**WHAT THE TASK ASKS**
Arrange the records from the line with "Chasing You Like" through the line with "Cover image for", both included, as a Markdown table with the columns Row and Record. Number each row and leave out blank lines.
START RECORD SET
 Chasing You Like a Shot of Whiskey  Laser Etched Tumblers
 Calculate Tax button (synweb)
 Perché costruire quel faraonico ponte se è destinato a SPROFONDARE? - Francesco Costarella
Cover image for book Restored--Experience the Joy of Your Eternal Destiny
END RECORD SET
START RECORD SET
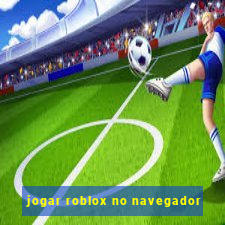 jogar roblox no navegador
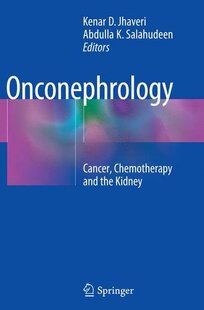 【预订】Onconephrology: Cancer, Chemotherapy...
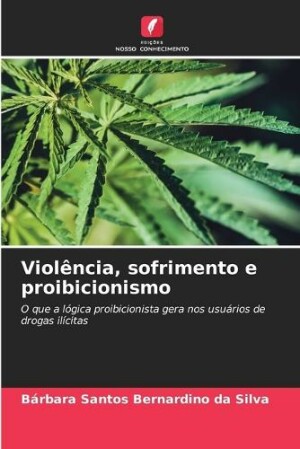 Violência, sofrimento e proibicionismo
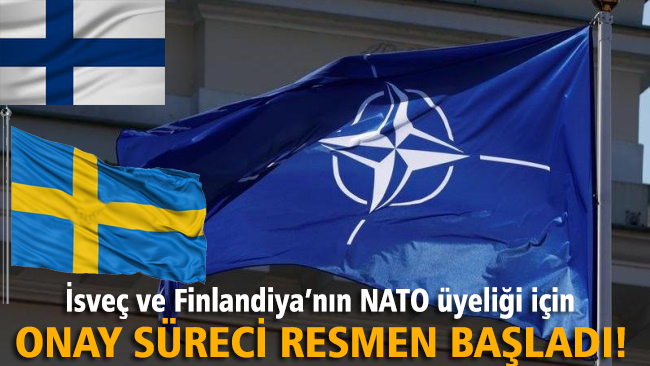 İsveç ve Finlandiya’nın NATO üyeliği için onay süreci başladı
END RECORD SET
**SOLUTION TO THIS PROBLEM**
| Row | Record |
|---|---|
| 1 |  Chasing You Like a Shot of Whiskey  Laser Etched Tumblers |
| 2 |  Calculate Tax button (synweb) |
| 3 |  Perché costruire quel faraonico ponte se è destinato a SPROFONDARE? - Francesco Costarella |
| 4 | Cover image for book Restored--Experience the Joy of Your Eternal Destiny |